# [Work to be completed]
In the forum thread below, condense the paragraph that begins "E.g, the January 2006 issue" into a short bulleted list that keeps its main facts.

National Aerospace Plane (X-30) announced 20 years ago

Reducing newsgroup list to just sci.space.shuttle and sci.space.history.

"Alistair Gunn" wrote in message
. ..
In rec.aviation.military Joe D. twisted the electrons to say:
Each separate propulsion system would require its own fuel,
structure, systems and thermal insulation. Each adds weight,
complexity and development cost.

Wasn't HOTOL meant to use the same engine for both jet and rocket
propulsion? IIRC, to switch to rocket propulsion the idea was that
they'd start injecting oxidiser as well as fuel into the engine?

Yes, it envisioned a Liquid Air Cycle Engine (LACE). In theory that would
reduce the number of discrete propulsion systems to two, although
the LACE also introduces additional complexity, so not sure it's
a net gain: http://en.wikipedia.org/wiki/Liquid_air_cycle_engine


The thermal problem alone is daunting. Unlike conventional
launchers that quickly get above the atmosphere and spend most
of their ascent thrusting mostly horizontally in a vacuum, an orbital
airbreather must fly a depressed trajectory and stay within the
atmosphere
for most of the ascent.

Though it hardly meets the description of SSTO, maybe the way forwards
would be something like Pegasus or Spaceship One (or the X15 for that
matter) - where an airbreathing craft is used to lift the exo-atmospheric
craft up into the atmosphere?

Air launch is interesting, but for a man-carrying vehicle of meaningful
size, it requires a gigantic mother ship. SpaceShipOne is misleading,
as it only had about 1/65th the energy required for orbital flight.
An orbit-capable man carrying upgrade would be vastly different
from White Knight and SpaceShipOne.

E.g, the January 2006 issue of Air & Space magazine mentions t/Space
is considering having Rutan to build a sufficiently large White Knight-
type mothership to air launch a useful sized orbiter. The mothership
would weight one million pounds, have a payload of 150 tons,
and a wingspan of 320 feet. It would make the B-52 which launched
the X-15 look like a Piper Cub.

Even given the large investment for a sufficiently large mothership
air launcher, plus the investment of the orbiter itself, the actual
performance benefit of air launch may be less than you'd think.
Maybe insufficient to justify the expense and complexity.

Note this quote from an AIAA paper:

"Surprisingly, a typical straight and level subsonic horizontal air launch
such as used by the X-15 research rocketplane does not result in any
significant changes in the delta V requirement as compared to a baseline
vertical surface launch."

# [Given data]
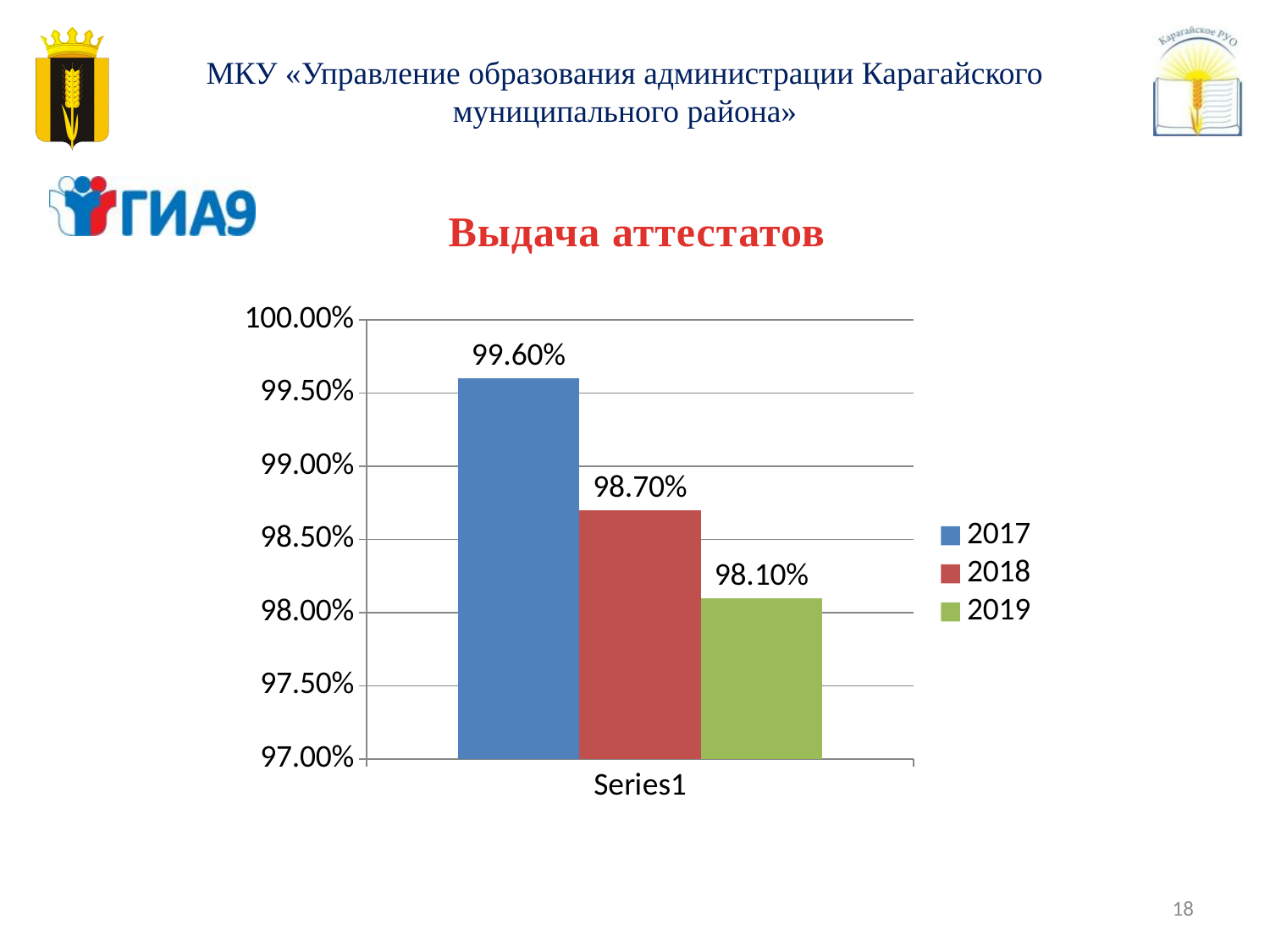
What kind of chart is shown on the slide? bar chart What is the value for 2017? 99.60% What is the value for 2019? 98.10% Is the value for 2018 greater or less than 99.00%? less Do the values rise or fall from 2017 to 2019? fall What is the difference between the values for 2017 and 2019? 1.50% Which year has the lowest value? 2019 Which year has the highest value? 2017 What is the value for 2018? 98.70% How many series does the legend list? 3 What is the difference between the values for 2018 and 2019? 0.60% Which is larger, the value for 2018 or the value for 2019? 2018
...
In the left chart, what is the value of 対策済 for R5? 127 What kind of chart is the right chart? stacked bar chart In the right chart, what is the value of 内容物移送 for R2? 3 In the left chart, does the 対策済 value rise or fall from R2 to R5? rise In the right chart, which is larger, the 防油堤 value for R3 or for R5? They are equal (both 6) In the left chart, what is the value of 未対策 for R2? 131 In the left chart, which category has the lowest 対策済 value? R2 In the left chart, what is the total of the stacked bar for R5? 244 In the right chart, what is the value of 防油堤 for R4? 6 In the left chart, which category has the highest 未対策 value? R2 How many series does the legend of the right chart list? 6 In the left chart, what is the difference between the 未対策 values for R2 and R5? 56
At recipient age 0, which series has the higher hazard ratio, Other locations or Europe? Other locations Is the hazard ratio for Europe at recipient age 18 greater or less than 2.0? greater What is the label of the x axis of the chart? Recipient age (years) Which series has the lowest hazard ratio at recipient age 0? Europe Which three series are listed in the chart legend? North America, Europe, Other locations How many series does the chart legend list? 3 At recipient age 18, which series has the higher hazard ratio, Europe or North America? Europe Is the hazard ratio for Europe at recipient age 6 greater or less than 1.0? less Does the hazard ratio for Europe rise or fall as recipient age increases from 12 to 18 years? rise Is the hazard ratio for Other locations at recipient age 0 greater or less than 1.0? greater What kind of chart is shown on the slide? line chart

# [Reply to the exercise]
- Source: the January 2006 issue of Air & Space magazine.
- t/Space is considering having Rutan build a White Knight-type mothership large enough to air-launch a useful-sized orbiter.
- Mothership weight: one million pounds.
- Payload: 150 tons.
- Wingspan: 320 feet.
- It would make the B-52 that launched the X-15 look like a Piper Cub.